### Exercise directions
Give back the line that contains "4.6.6. Dokumenty finansowe" and every following line, exactly as they appear, through the end of the data.

[Stored data entries]
== == ==

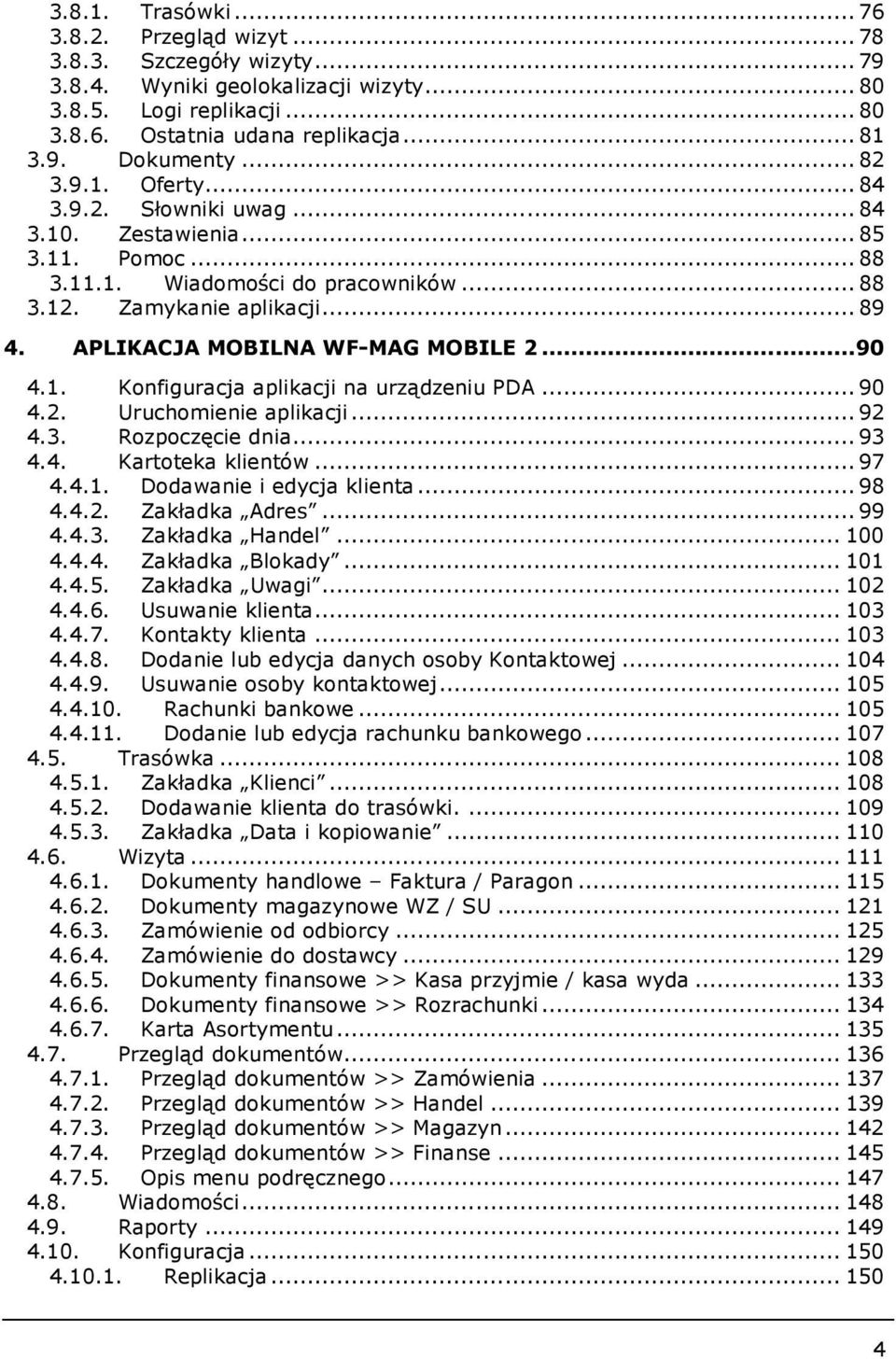 3.8.1. Trasówki ... 76
3.8.2. Przegląd wizyt ... 78
3.8.3. Szczegóły wizyty ... 79
3.8.4. Wyniki geolokalizacji wizyty ... 80
3.8.5. Logi replikacji ... 80
3.8.6. Ostatnia udana replikacja ... 81
3.9. Dokumenty ... 82
3.9.1. Oferty ... 84
3.9.2. Słowniki uwag ... 84
3.10. Zestawienia ... 85
3.11. Pomoc ... 88
3.11.1. Wiadomości do pracowników ... 88
3.12. Zamykanie aplikacji ... 89
4. APLIKACJA MOBILNA WF-MAG MOBILE 2 ... 90
4.1. Konfiguracja aplikacji na urządzeniu PDA ... 90
4.2. Uruchomienie aplikacji ... 92
4.3. Rozpoczęcie dnia ... 93
4.4. Kartoteka klientów ... 97
4.4.1. Dodawanie i edycja klienta ... 98
4.4.2. Zakładka „Adres" ... 99
4.4.3. Zakładka „Handel" ... 100
4.4.4. Zakładka „Blokady" ... 101
4.4.5. Zakładka „Uwagi" ... 102
4.4.6. Usuwanie klienta ... 103
4.4.7. Kontakty klienta ... 103
4.4.8. Dodanie lub edycja danych osoby Kontaktowej ... 104
4.4.9. Usuwanie osoby kontaktowej ... 105
4.4.10. Rachunki bankowe ... 105
4.4.11. Dodanie lub edycja rachunku bankowego ... 107
4.5. Trasówka ... 108
4.5.1. Zakładka „Klienci" ... 108
4.5.2. Dodawanie klienta do trasówki. ... 109
4.5.3. Zakładka „Data i kopiowanie" ... 110
4.6. Wizyta ... 111
4.6.1. Dokumenty handlowe – Faktura / Paragon ... 115
4.6.2. Dokumenty magazynowe WZ / SU ... 121
4.6.3. Zamówienie od odbiorcy ... 125
4.6.4. Zamówienie do dostawcy ... 129
4.6.5. Dokumenty finansowe >> Kasa przyjmie / kasa wyda ... 133
4.6.6. Dokumenty finansowe >> Rozrachunki ... 134
4.6.7. Karta Asortymentu ... 135
4.7. Przegląd dokumentów ... 136
4.7.1. Przegląd dokumentów >> Zamówienia ... 137
4.7.2. Przegląd dokumentów >> Handel ... 139
4.7.3. Przegląd dokumentów >> Magazyn ... 142
4.7.4. Przegląd dokumentów >> Finanse ... 145
4.7.5. Opis menu podręcznego ... 147
4.8. Wiadomości ... 148
4.9. Raporty ... 149
4.10. Konfiguracja ... 150
4.10.1. Replikacja ... 150

4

== == ==

### Answer for this exercise
4.6.6. Dokumenty finansowe >> Rozrachunki ... 134
4.6.7. Karta Asortymentu ... 135
4.7. Przegląd dokumentów ... 136
4.7.1. Przegląd dokumentów >> Zamówienia ... 137
4.7.2. Przegląd dokumentów >> Handel ... 139
4.7.3. Przegląd dokumentów >> Magazyn ... 142
4.7.4. Przegląd dokumentów >> Finanse ... 145
4.7.5. Opis menu podręcznego ... 147
4.8. Wiadomości ... 148
4.9. Raporty ... 149
4.10. Konfiguracja ... 150
4.10.1. Replikacja ... 150

4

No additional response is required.